[Text under study]
Cleveland Public Power (CPP) can sell electricity generated from a suburban solar farm, but only if it can prove that it did not purchase the power solely to sell it outside of the city limits, the Ohio Supreme Court ruled today.

A divided Supreme Court rejected arguments from Cleveland Electric Illuminating Company (CEI) that the municipal power company was creating an “artificial surplus” of electricity for the sole purpose of selling the power outside of Cleveland at a discounted rate.

In the Court’s lead opinion, Justice Melody J. Stewart wrote that under the Ohio Constitution, a municipal utility cannot acquire surplus product for the sole purpose of selling it outside of its boundaries, but may acquire excess capacity for other purposes, such as lowering costs, and then sell the excess product.

The decision affirmed an Eighth District Appeals Court decision, which ruled that CPP did not have to purchase only the exact amount of power it needs to serve territorial customers. The Supreme Court upheld the Eighth District’s determination that CPP has not yet demonstrated that its purchase of power from a solar array built over a former municipal landfill in Brooklyn, Ohio, is for any other purpose than selling it back to the city of Brooklyn.

[Task directions] Could you write out the passage on the Cleveland Public Power ruling in full, word for word? The rows come from a different source than the passage on the Cleveland Public Power ruling.

[Data shown]
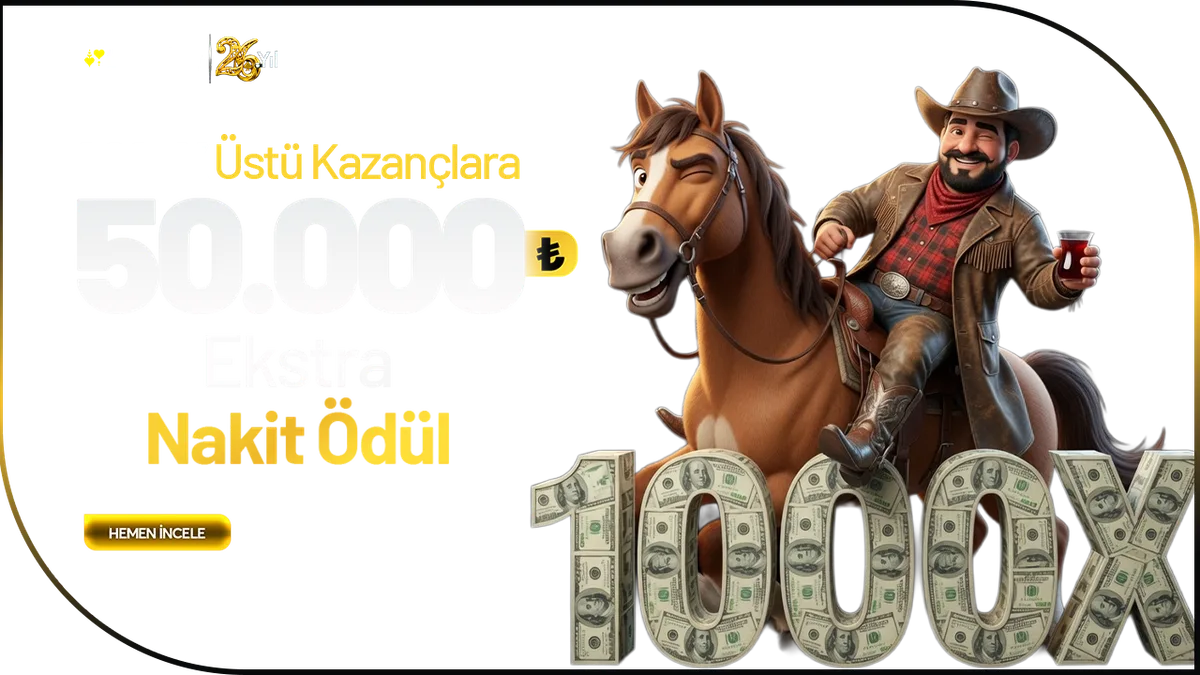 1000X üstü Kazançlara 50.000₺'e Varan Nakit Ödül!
* * *
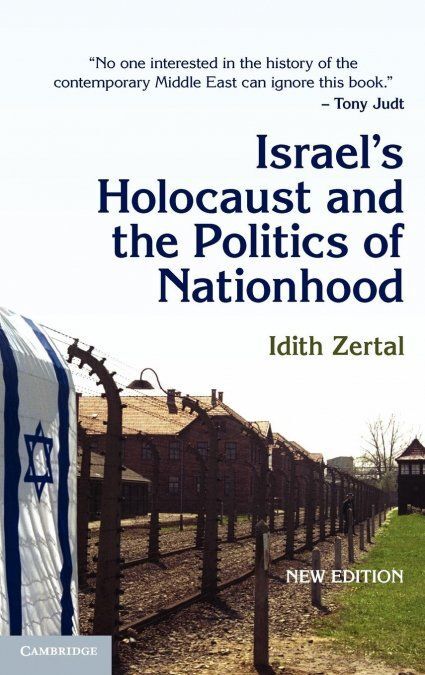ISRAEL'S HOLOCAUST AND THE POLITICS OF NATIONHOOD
* * *
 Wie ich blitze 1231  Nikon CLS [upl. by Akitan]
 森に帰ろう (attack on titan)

[The answer]
Cleveland Public Power (CPP) can sell electricity generated from a suburban solar farm, but only if it can prove that it did not purchase the power solely to sell it outside of the city limits, the Ohio Supreme Court ruled today.

A divided Supreme Court rejected arguments from Cleveland Electric Illuminating Company (CEI) that the municipal power company was creating an “artificial surplus” of electricity for the sole purpose of selling the power outside of Cleveland at a discounted rate.

In the Court’s lead opinion, Justice Melody J. Stewart wrote that under the Ohio Constitution, a municipal utility cannot acquire surplus product for the sole purpose of selling it outside of its boundaries, but may acquire excess capacity for other purposes, such as lowering costs, and then sell the excess product.

The decision affirmed an Eighth District Appeals Court decision, which ruled that CPP did not have to purchase only the exact amount of power it needs to serve territorial customers. The Supreme Court upheld the Eighth District’s determination that CPP has not yet demonstrated that its purchase of power from a solar array built over a former municipal landfill in Brooklyn, Ohio, is for any other purpose than selling it back to the city of Brooklyn.